Jackson has thus created a brilliant resurrection of the past in such vivid detail, it hardly seems that the men and voices we see and hear existed 100 years ago. In one scene a group of soldiers is shown hiding in a ravine, likely awaiting orders to attack, and the scope of the emotions on their faces tells the whole story; later in a post-credits commentary we learn that that particular footage was the last film ever shot of those men, who were all killed just 30 minutes after being filmed. With this vivacity it becomes even more saddening to think that all these individuals who are shown (with all their loves, fears and emotions) have now passed on, but forever leaving their marks on us.

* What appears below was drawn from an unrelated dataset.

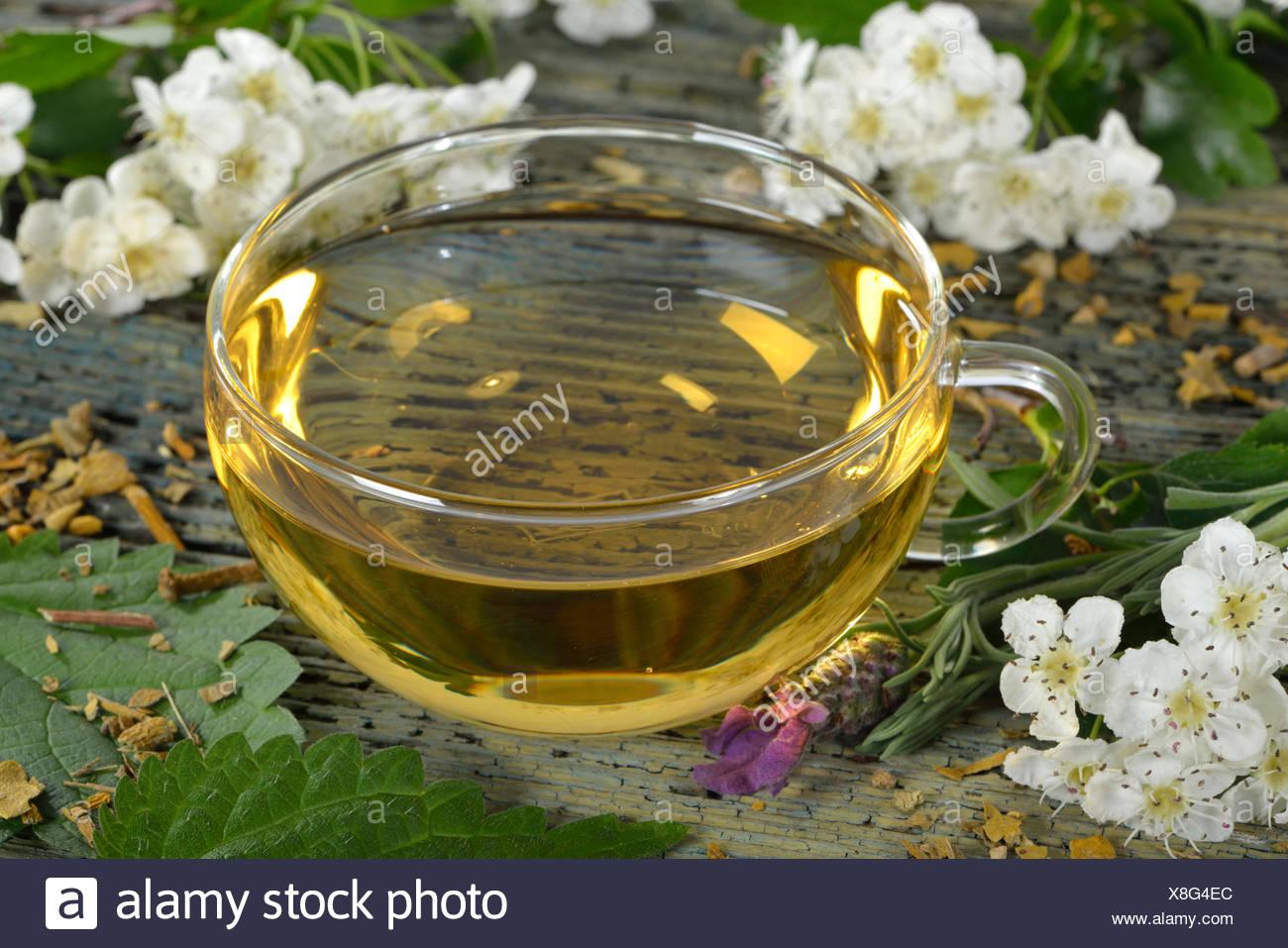 Cardiovascular tea, Mistletoe, valerian, common lavender, hawthorn herb, nettle, hibiscus / (Viscum album), (Crataegus monogyna), (Common valerian), (Urtica dioica), (Hibiscus sabdariffa), (Valeriana officinalis), ( Lavandula angustifolia) - Stock Image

Sifting through close to 600 hours of film footage of the war and interviews with veterans, Jackson and the crew were met with a massive undertaking, yet took on the challenge with an immense reverence. The meticulousness is not just in the coloring and restoring this footage, but also in adding authentic sounds, speeches from the soldiers (determined by lip reading the silent film), and adjusting the frame rate from reels of damaged film, what has been accomplished technically in this movie is an absolute marvel in every sense of that word. It is a breathtaking and graphic depiction of events in a way we could never have imagined. Perhaps reading about the piles of young men massacred could provide a vivid image for some, but with this film, it’s clear no imagination is needed to realize the raw brutality of this real-life butcher shop.
With these amazing testimonials (which are also occasionally amusing, “When will we have strawberries?!”) supported by footage long thought to be unusable, They Shall Not Grow Old relies on the soldiers themselves to greatly humanize the First World War; although it is told through the perspective of British soldiers only, we can assume that the universal human emotions felt by these young men would be the same for the German and other enemy sides, and so the stories and graphic shots presented really don’t belong to just the British, but to all who lived, died, and ultimately survived.
The film should not be viewed as an academic study of the War, but rather as a highly personable and emotional view of those who knew it best. Peter Jackson and his team proclaim here that it makes no difference who fired the first and last shot, who was assassinated and who gave what order, rather it is the human toll and their unique experiences that continue to resonate now and forever. Along this narrative path and with truly extraordinary feats in film and audio restoration, They Shall Not Grow Old is more than just a documentary but a solemn embrace of a lost generation, who once more implore us from beyond the grave to stop the fighting. As Laurence Binyon wrote, “To the end, to the end, they remain.”